# bright colors in clear water



## castmaster00 (Oct 23, 2007)

has anyone ever heard of bright colors like white orange and such performing well in clear water for bass? thats all that works on my home waters.


----------



## fishingredhawk (Apr 14, 2004)

Yes, white works really well in clear water, especially with overcast conditions


----------



## CRAPPIE LOVER (Feb 11, 2007)

..castmaster00...I don't think age has anything to do with it...To me it is showing the intelligence in you...Ask all the questions you have ..someone on OGF will have an answer...This is the only way to learn anything...When you are 85 you will still have a question...No one knows everything they may say they do ...But they are BSing you...My Grandpa told me NO QUESTION IS STUPID...Look forward to hearing from you......YOU GOT ONE QUESTION ANSWERED...C.L...


----------



## castmaster00 (Oct 23, 2007)

fishingredhawk said:


> Yes, white works really well in clear water, especially with overcast conditions


white is the only colr of spinner bait that they will hit but get this, there is nothing white in the lake. no shad. just sunfish. wonder why it works.......


----------



## fishingredhawk (Apr 14, 2004)

Entries supplied:
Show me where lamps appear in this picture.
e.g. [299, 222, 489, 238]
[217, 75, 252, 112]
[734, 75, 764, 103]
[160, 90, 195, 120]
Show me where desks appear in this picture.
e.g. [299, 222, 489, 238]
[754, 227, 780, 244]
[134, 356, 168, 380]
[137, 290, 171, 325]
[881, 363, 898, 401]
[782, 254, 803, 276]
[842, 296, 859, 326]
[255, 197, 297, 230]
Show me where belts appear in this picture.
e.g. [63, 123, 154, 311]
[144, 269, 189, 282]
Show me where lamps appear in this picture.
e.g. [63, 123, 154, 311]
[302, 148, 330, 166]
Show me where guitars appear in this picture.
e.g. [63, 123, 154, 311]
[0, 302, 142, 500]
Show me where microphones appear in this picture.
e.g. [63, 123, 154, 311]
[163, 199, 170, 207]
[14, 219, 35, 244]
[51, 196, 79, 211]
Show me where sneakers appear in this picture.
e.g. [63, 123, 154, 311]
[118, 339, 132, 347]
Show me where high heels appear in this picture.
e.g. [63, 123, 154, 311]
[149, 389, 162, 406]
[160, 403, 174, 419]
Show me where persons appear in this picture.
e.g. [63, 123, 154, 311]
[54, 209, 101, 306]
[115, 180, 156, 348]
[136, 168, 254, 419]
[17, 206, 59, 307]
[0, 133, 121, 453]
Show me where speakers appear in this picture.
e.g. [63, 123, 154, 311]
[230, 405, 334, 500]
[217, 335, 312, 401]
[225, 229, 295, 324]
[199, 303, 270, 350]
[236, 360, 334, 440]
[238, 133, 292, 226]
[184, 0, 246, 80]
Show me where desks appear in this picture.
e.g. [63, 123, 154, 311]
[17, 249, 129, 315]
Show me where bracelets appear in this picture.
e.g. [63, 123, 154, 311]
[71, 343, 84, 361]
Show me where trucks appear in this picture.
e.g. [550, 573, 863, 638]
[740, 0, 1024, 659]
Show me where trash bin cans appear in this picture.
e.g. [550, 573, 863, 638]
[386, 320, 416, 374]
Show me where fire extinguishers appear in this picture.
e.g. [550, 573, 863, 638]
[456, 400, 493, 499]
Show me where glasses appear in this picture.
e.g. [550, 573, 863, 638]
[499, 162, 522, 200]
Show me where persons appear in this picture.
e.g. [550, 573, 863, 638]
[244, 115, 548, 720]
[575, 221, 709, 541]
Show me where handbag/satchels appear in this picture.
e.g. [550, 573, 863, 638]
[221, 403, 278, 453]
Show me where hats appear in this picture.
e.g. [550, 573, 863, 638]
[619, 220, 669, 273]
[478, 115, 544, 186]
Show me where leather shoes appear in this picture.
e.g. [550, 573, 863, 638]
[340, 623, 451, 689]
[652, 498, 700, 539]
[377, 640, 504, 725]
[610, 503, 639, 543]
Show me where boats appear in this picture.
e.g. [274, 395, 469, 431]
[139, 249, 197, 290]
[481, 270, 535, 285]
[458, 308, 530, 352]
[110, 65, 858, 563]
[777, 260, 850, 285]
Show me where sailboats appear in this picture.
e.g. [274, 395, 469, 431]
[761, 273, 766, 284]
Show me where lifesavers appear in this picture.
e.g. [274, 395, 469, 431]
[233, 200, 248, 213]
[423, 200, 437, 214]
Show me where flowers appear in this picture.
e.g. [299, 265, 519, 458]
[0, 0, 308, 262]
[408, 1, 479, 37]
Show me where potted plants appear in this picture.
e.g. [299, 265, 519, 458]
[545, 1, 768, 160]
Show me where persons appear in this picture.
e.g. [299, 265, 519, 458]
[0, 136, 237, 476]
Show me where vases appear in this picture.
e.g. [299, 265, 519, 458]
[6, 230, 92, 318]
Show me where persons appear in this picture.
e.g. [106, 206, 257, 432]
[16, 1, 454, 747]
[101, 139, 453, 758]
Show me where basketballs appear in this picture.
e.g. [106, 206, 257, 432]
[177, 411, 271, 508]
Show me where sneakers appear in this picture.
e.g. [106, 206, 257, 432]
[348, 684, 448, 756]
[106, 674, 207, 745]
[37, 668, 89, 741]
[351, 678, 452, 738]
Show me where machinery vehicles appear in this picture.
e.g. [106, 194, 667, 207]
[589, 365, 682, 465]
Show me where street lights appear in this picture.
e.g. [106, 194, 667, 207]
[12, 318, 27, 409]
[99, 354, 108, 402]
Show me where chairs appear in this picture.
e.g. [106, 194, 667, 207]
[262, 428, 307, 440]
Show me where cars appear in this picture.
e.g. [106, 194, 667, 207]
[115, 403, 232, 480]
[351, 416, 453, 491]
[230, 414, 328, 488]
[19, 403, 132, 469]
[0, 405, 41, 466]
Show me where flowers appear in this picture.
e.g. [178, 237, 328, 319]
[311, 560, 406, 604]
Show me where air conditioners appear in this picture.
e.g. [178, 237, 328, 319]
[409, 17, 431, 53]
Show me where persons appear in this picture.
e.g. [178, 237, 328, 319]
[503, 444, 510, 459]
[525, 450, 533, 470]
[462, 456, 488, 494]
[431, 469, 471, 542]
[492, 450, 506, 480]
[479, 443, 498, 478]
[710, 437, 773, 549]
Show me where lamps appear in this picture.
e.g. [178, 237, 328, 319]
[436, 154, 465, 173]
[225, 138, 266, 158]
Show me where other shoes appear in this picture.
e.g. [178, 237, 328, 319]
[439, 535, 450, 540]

Directions:
**1)** In the thread on bright colors in clear water, under what conditions does fishingredhawk say white works especially well?
**2)** Repeat word for word the part of the bright-colors thread that opens with the words containing "## CRAPPIE LOVER" and closes with "ONE QUESTION ANSWERED...C.L...".
The material above comes from a separate source.

Solved problems:
**1)** Overcast conditions.

**2)**
## CRAPPIE LOVER (Feb 11, 2007)

..castmaster00...I don't think age has anything to do with it...To me it is showing the intelligence in you...Ask all the questions you have ..someone on OGF will have an answer...This is the only way to learn anything...When you are 85 you will still have a question...No one knows everything they may say they do ...But they are BSing you...My Grandpa told me NO QUESTION IS STUPID...Look forward to hearing from you......YOU GOT ONE QUESTION ANSWERED...C.L...